Peterson is not afraid of data showing differences between men and women--to put it mildly--and he said a good deal about the consequences of poor economic prospects for young men. Most of them want to attract young women, and income and status remain critical variables for success in that enterprise.  Without them, some of them will become violent.  That could eventually have major political consequences, as it might well have had in France in 1792, Russia in 1917-18, Italy in the early 1920s, Germany in 1930-33, and China in the late 1940s.  I think it is having some consequences in US politics today.

Peterson and Loury did not talk about an important political development in the western world that I think is making this problem much worse: the collapse of the economic left.  During the mid-century crisis of the western world, the Labour Party in Britain, the Social Democrats in Germany, France, and elsewhere, and the Democratic Party in the US formed alliances with organized labor and became spokesmen for the working class.  The generation of young adults during the Depression and the Second World War produced a number of very effective leaders for those parties.  The postwar generations, however--American Boomers and their European counterparts--struck up new alliances with the economic elite.  Bill Clinton in the US and Tony Blair in Britain led the way, and the German Social Democrats weren't far behind.  Organized labor lost most of its power in the English-speaking nations although it still retains a great deal in Germany.  That left the working class without effective political representation, and large segments of it have turned against the political establishment altogether in the US, Britain, and  France.  Five years ago Emmanuel Macron defeated Marine LePen by 66 percent to 34 percent.  Last week his margin fell to 58-42.  LePen's party  has firmly established itself as one half of a modified-two party systems, and sooner or later such parties have a way of getting into power.   That already happened in the United States in 2016 and it may happen again in 2022 and 2024--and today's Republican Party is just as right wing as LePen's National Front is.

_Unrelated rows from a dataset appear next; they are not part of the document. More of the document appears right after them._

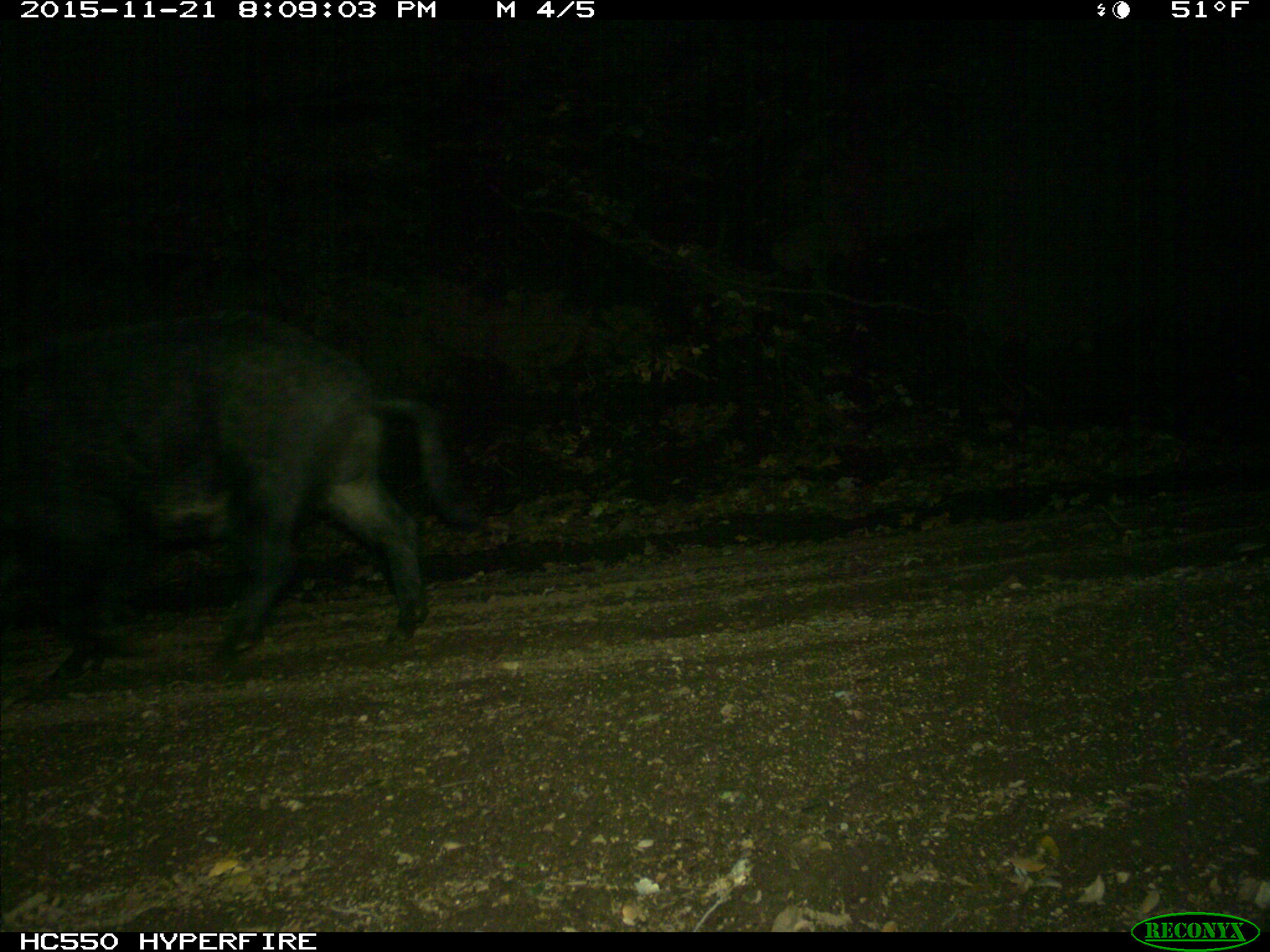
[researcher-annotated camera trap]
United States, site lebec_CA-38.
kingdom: Animalia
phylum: Chordata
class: Mammalia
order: Artiodactyla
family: Suidae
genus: Sus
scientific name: Sus scrofa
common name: wild boar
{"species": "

The failure of any western nation to experience a successful fourth turning is also playing a huge role in all this.  The mid-century crisis forced all the western nations to mobilize enormous resources on behalf of common national objectives, including war and economic reconstruction.  Those great enterprises required high taxes on the wealthy, and the less well-off collected some of the benefits of mobilization.  They also gave whole nations a common purpose and with it, a common identity.  Elites now rule us--elites whose economic status is so exalted that they have trouble realizing how badly many of us are dong.  Tribal loyalties have replaced national loyalty among many Americans.  Anything is possible now.